I am not sure, it seems I did misremember. Though it's possible I was actually working with needs-lock files. I can definitely see a certain coworker from that time to put this on all files :/
Nobody cares if it makes sense, it just has to appear futuristic and avant-garde.
This is the point of that post and helpfully it was added at the top in a TL;dr and was half of that t sentence TL;dr. Will succeed or not? Well, that's a coin toss, always been.
my code is 90% ai generated at this point
The described situation for human-written code isn't much better. What actually works is putting a ticket (or project) number in the commit message, and making sure everything relevant gets written up and saved to that centralized repository.
And once you have that, the level of detail you'd get from saving agent chats won't add much.
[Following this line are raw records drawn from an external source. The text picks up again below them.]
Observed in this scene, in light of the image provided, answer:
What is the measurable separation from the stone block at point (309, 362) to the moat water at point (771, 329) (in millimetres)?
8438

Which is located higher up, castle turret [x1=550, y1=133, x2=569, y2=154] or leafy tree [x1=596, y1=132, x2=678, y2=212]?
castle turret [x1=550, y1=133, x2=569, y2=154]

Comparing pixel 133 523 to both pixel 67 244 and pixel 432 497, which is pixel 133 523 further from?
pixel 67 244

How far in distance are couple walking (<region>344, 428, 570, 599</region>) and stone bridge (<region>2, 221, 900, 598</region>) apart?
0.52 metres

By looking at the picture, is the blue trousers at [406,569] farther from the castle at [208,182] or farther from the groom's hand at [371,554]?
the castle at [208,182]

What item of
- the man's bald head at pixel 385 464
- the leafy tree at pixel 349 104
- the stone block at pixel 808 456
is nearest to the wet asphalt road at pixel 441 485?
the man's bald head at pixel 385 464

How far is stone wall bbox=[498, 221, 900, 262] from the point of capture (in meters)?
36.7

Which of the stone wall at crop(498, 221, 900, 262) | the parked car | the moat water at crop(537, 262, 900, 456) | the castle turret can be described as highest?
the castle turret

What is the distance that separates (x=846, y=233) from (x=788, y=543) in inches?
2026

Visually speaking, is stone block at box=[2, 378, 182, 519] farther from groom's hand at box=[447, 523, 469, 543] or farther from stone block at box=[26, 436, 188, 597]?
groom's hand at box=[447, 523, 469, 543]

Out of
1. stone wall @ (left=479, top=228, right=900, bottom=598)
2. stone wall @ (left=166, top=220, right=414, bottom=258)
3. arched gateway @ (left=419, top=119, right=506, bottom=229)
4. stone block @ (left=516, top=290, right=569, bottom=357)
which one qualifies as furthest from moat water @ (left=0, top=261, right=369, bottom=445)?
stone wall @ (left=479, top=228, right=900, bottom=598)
Maybe unless you're doing deliberate study of how to prompt more effectively (but even then, the next iteration of models is just a couple months away)?
I think "provenance gap" or temporal history can be helped by understanding what you have asked agentic systems to write, understand things written, and verified them.
We aren't yet at a point where something large or extended is easily pushed to agentic coding management - your point of provenance and memory is key here.
doesn’t that presume no value is being delivered by current models?
I can understand applying this logic to building a startup that solves today’s ai shortcomings… but value delivered today is still valuable even if it becomes more effective tomorrow.
How do you both hold that the technology is so revolutionary because of its productive gains, but at the same time so esoteric that you better be ontop of everything all the time?
This stuff is all like a weird toy compared to other things I have taken the time to learn in my career, the sense of expertise people claim at all comes off to me like a guy who knows the Taco Bell secret menu, or the best set of coupons to use at Target. Its the opposite of intimidating!
I kinda regret going through the SeLU paper lol back in the late 2010s.